- _WORK TO COMPLETE_:
**1.** Sum up the tennis report in two sentences.
**2.** Rewrite the part of the tennis report that opens with the words containing "These two held" and closes with "2—will be different.", changing "Center Court" to "main court".

- _SELECTED EXCERPT_:
────

In that tie break, Wawrinka hit a net-cord-snapping shot that gave Federer a 6-3 lead. That came after a sterling point that saw both finishing at the net, Wawrinka the Olympic flag bearer for Switzerland looking over at the man in whose shadow he abides. (“He gets recognition, but sometimes in Switzerland we do have a hard time showing that,” Federer said on Friday.)
These two held serve through 7-6, 2-1, and before long, Federer had held at love with a second-serve ace of his own and a deft volley suffocated cross-court. All it took was a couple more holds and Stan slipping on this Center Court for Federer to find match point. And that’s what he does: Roger reduces other players to faked-out near ankle breaks. No one glides around nor disguises his shots quite like this one.
Now Federer faces down his nemesis Novak Djokovic in the final, the man he defeated here in the 2009 title round. The greatest player ever still owns a 15-12 head-to-head record on the Serb. This final—Cincinnati’s first in the Open era between the No. 1 and No. 2—will be different.
Novak Djokovic will make his fourth attempt at capturing the Cincinnati Masters title, one of three Masters’ series titles which have eluded him so far, after defeating Juan Martin del Potro 6-3, 6-2 to reach the Western & Southern Open final today.

────

- _DATASET CONTENT_:
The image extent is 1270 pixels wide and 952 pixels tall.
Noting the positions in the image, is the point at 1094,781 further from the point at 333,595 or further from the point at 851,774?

────

- _TASK-BY-TASK OUTPUTS_:
**1.** Federer took a 6-3 lead in the tie break against Wawrinka and later reached match point after Wawrinka slipped on Center Court, setting up a final against Novak Djokovic. Djokovic, who trails Federer 15-12 head to head, reached the Western & Southern Open final by beating Juan Martin del Potro 6-3, 6-2 and will make his fourth attempt at the Cincinnati title.

**2.**
These two held serve through 7-6, 2-1, and before long, Federer had held at love with a second-serve ace of his own and a deft volley suffocated cross-court. All it took was a couple more holds and Stan slipping on this main court for Federer to find match point. And that’s what he does: Roger reduces other players to faked-out near ankle breaks. No one glides around nor disguises his shots quite like this one.
Now Federer faces down his nemesis Novak Djokovic in the final, the man he defeated here in the 2009 title round. The greatest player ever still owns a 15-12 head-to-head record on the Serb. This final—Cincinnati’s first in the Open era between the No. 1 and No. 2—will be different.